At long last, I am happy to announce some progress in the friendly skies.

I passed my instrument instructor's exam Monday afternoon, which has all sorts of positive ramifications. It's probably the most important thing I've done since I started all this pilot stuff two years ago, so excuse me while I pat myself on the back here for a few graphs.

This basically means I can instruct instrument students in addition to private and commercial students. It also should give me a leg up in finding a job instructing, which I plan to seek immediately.

There has been a ton of maniac-esque studying over the last seven or eight weeks leading to Monday's exam, which explains the sluggish pace of my recent posts here.

The exam started with the written test about three weeks ago. That went well.

On the flight, we headed north out of JeffCo and accomplished a constant airspeed climb to start, timed and compass turns, unusual attitude recovery, holding procedures. Then we did a non-precision GPS approach at Erie, and concluded the checkride with an ILS back to JeffCo.

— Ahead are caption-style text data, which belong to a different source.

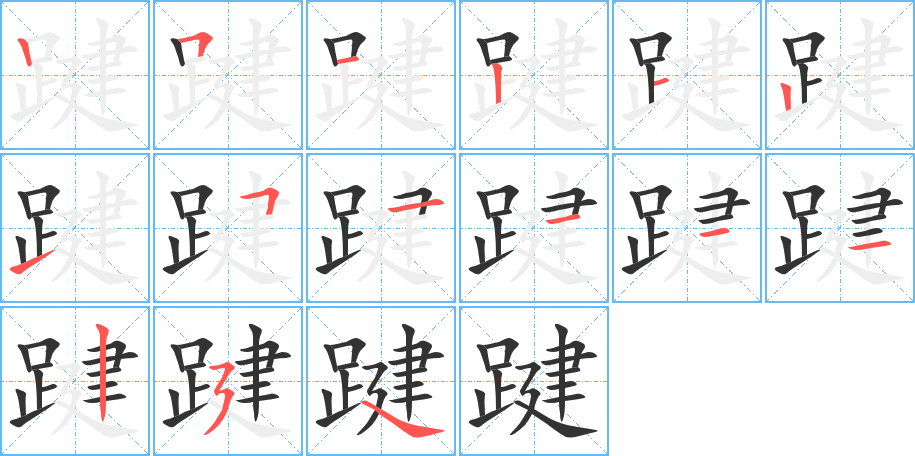 踺字筆畫寫法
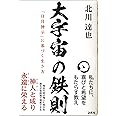 大宇宙の鉄則 「日月神示」に基づく生き方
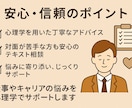 仕事の不安や迷いを心理学で整理し前進サポートします 職場やキャリアの不安を心理学でやさしく解決します イメージ3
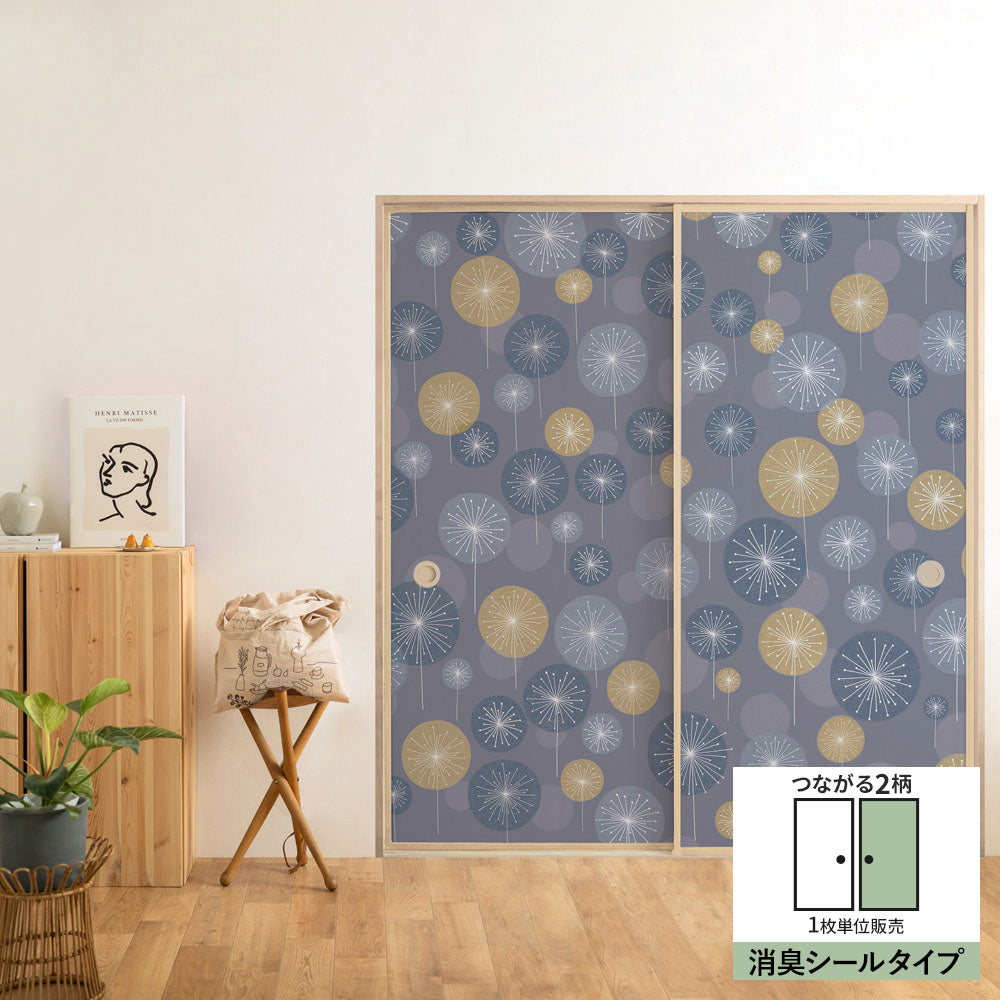 ふすまリメイクシート 消臭シールタイプ 大正ロマン つながる2柄 花火Ｂ (約185cm×94cm)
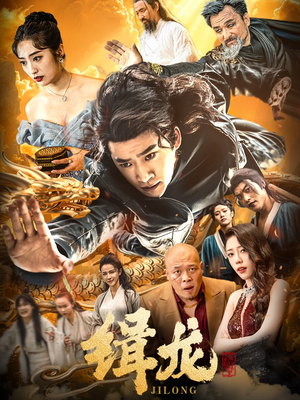 往昔豪情御龙归＆今朝龙影破云归＆豢龙天尊＆缉龙（88集） 短剧视频分享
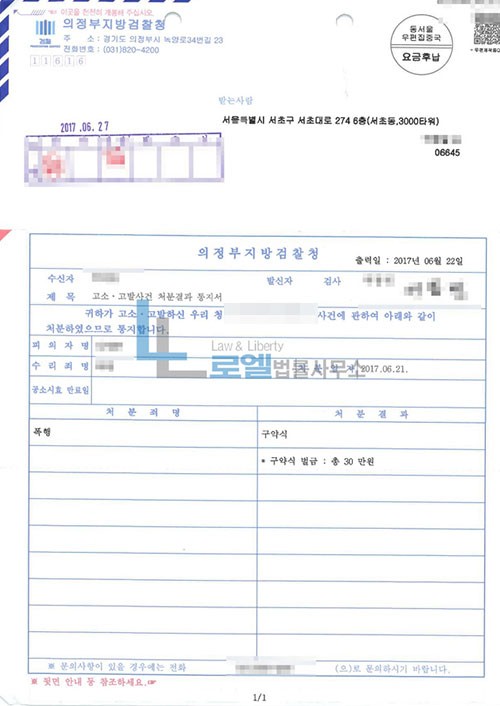 판결문 이미지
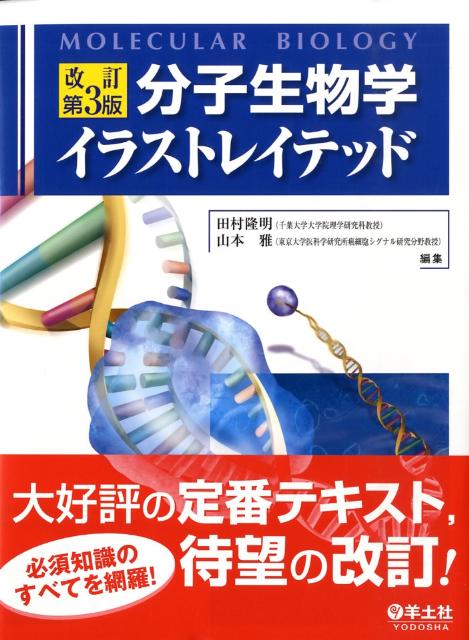 【中古】分子生物学イラストレイテッド 改訂第3版/羊土社/田村隆明（大型本）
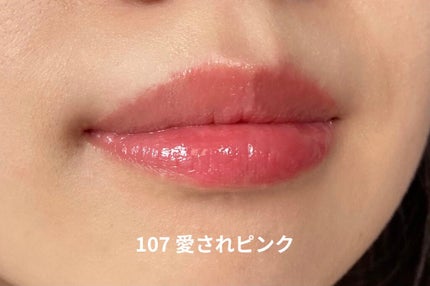 つやぷるリップR/b idol/口紅を使ったクチコミ(9枚目)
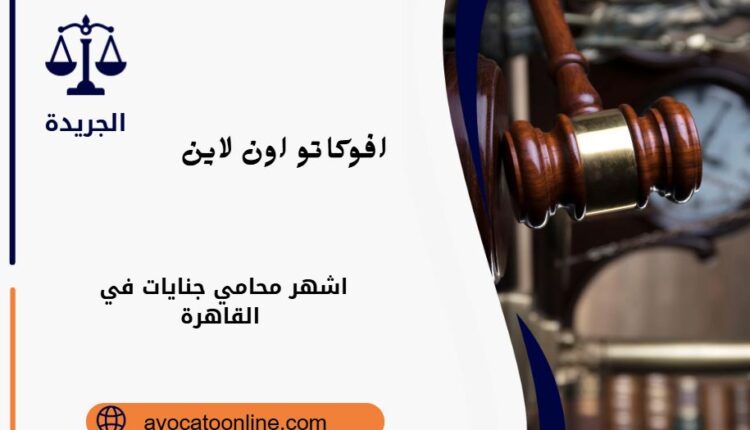 اشهر محامي جنايات في القاهرة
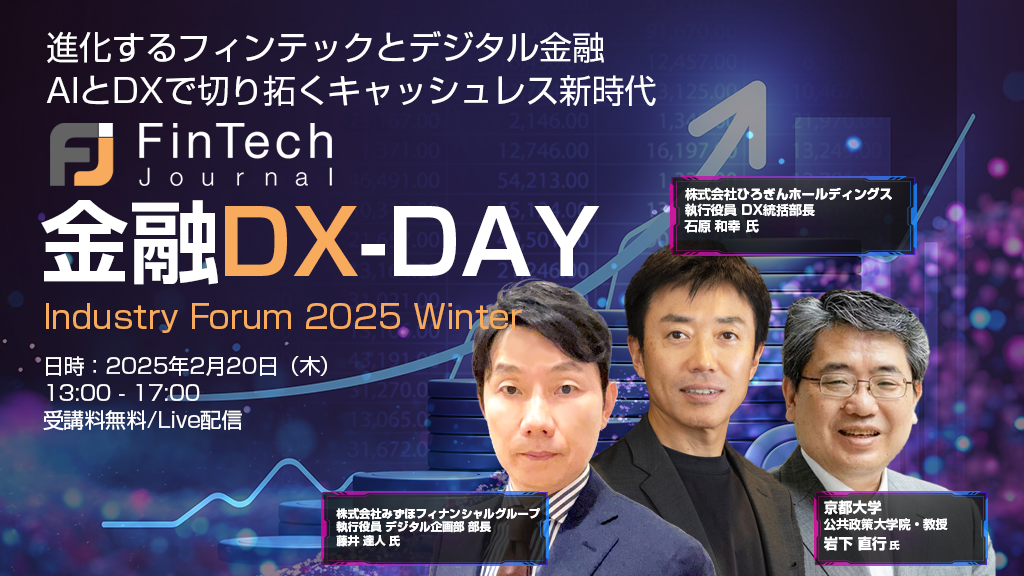 オンライン】Fintech Journal 金融DX-DAY Industry Forum 2025 オンライン】Fintech Journal 金融DX-DAY Industry Forum 2025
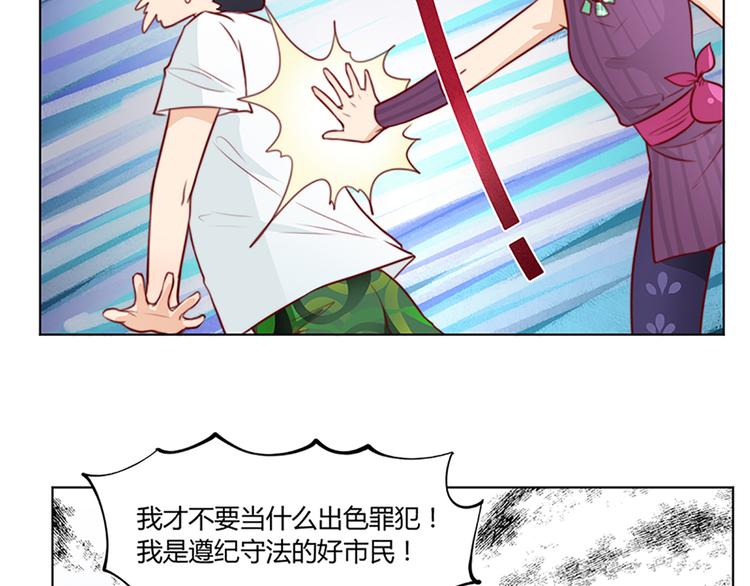 第25话 恶魔姐姐怎么在这儿！？-第27话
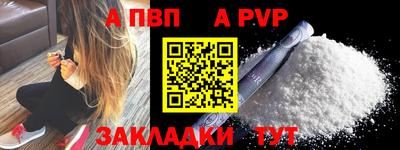 скорость Партизанск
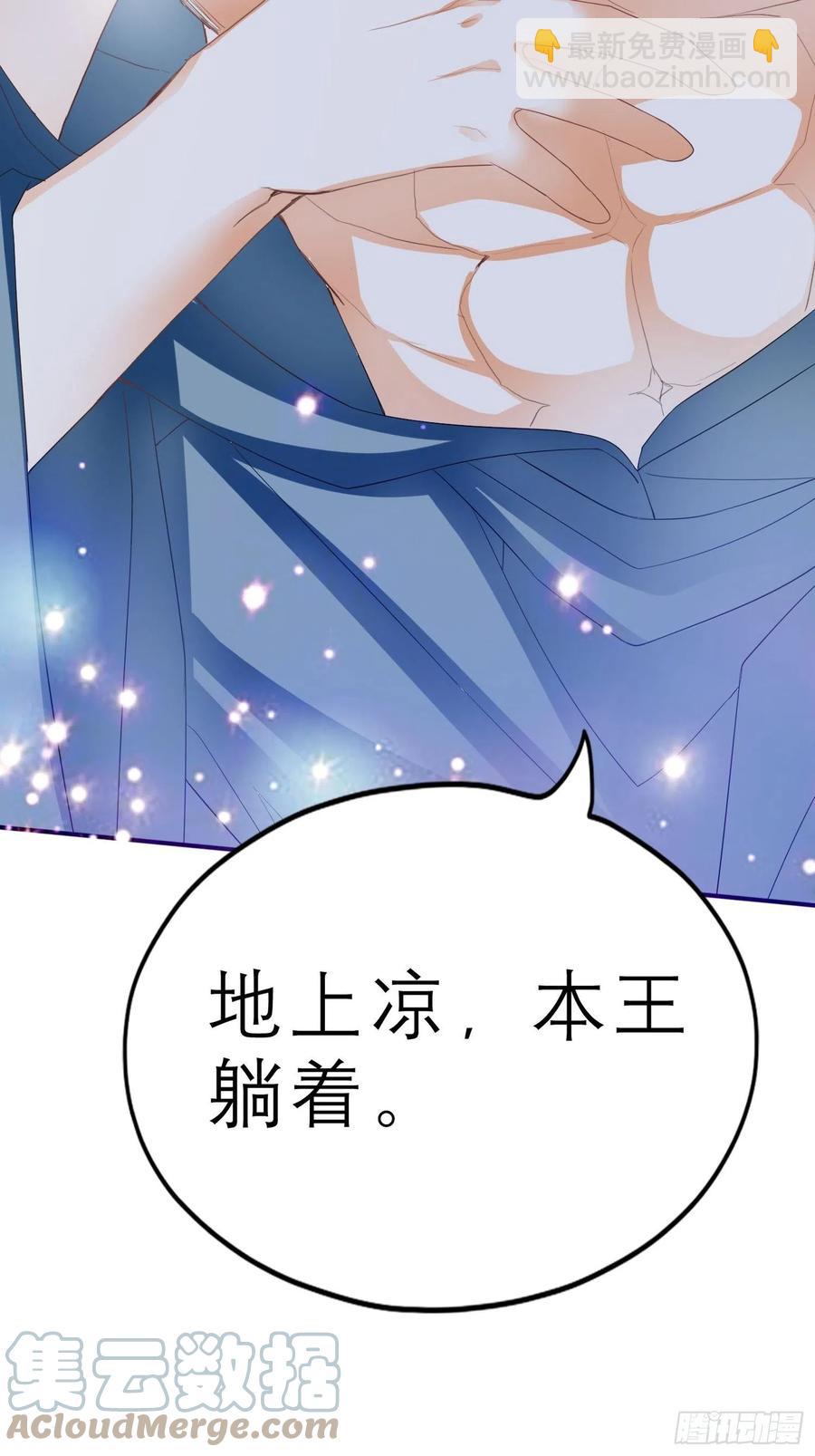 《本王要你》帮我取暖吧 第37页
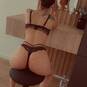 AISHA hot pusy (Photo #8)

My old instructor Andrew, who now flies for SkyWest, was on his way up to Rapid City when we switched frequency onto Denver Approach. He knew I was doing my checkride, and he gave me a "Go Pete" that was much appreciated. Hard core, Andrew!

After it was all over, the only downside was I had to pretty much go straight to work. Nontheless, I had a shit-eating grin on my face which will stay lodged there for several days.

So the moral of this story is if you know anyone in the Denver area who needs a good flight instructor, pass my name along, as I am shilling for students.